▶ _To do_: Write out every line below again exactly as it stands, skipping each image.

▶ _Extracted records_:
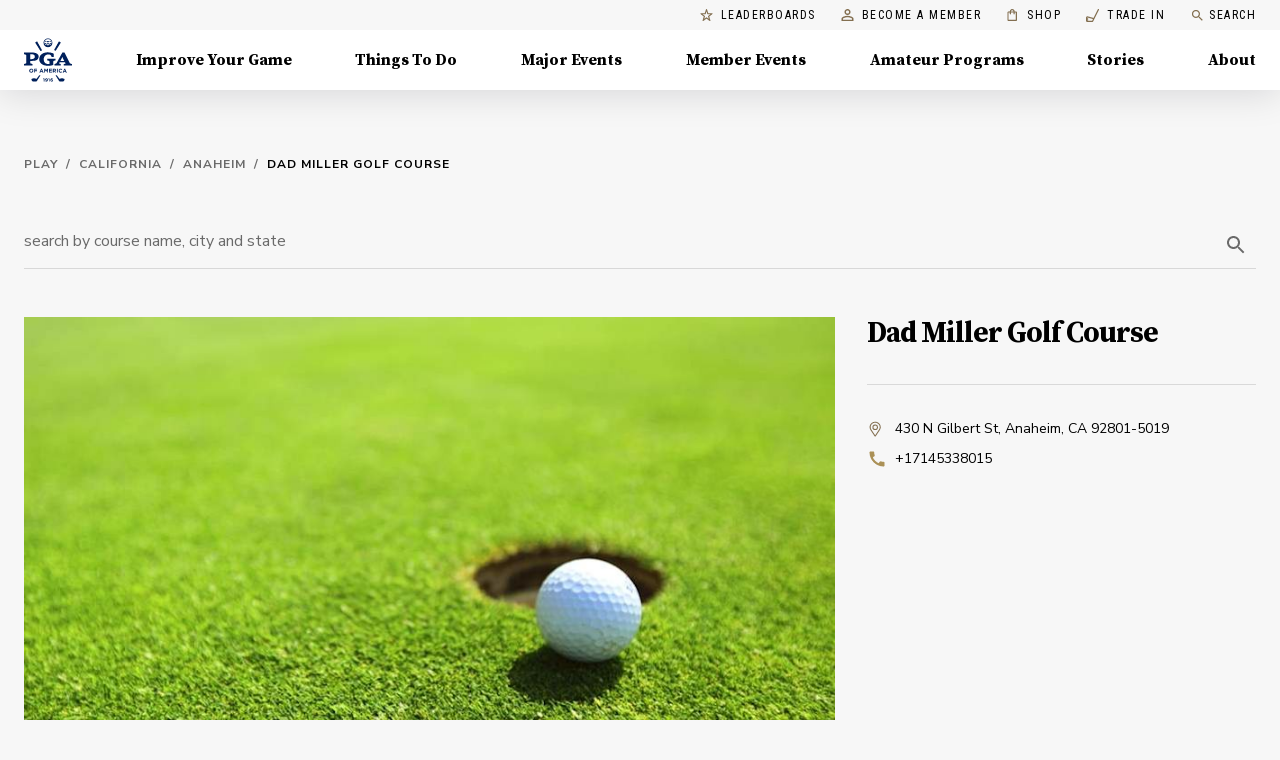

--- FILE ---
content_type: application/javascript
request_url: https://api.lightboxcdn.com/z9gd/43802/www.pga.com/jsonp/z?cb=1769097052440&dre=l&callback=jQuery11240019881265124083614_1769097052419&_=1769097052420
body_size: 922
content:
jQuery11240019881265124083614_1769097052419({"dre":"l","success":true,"response":"[base64]"});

▶ _Solution_:
--- FILE ---
content_type: application/javascript
request_url: https://api.lightboxcdn.com/z9gd/43802/www.pga.com/jsonp/z?cb=1769097052440&dre=l&callback=jQuery11240019881265124083614_1769097052419&_=1769097052420
body_size: 922
content:
jQuery11240019881265124083614_1769097052419({"dre":"l","success":true,"response":"[base64]"});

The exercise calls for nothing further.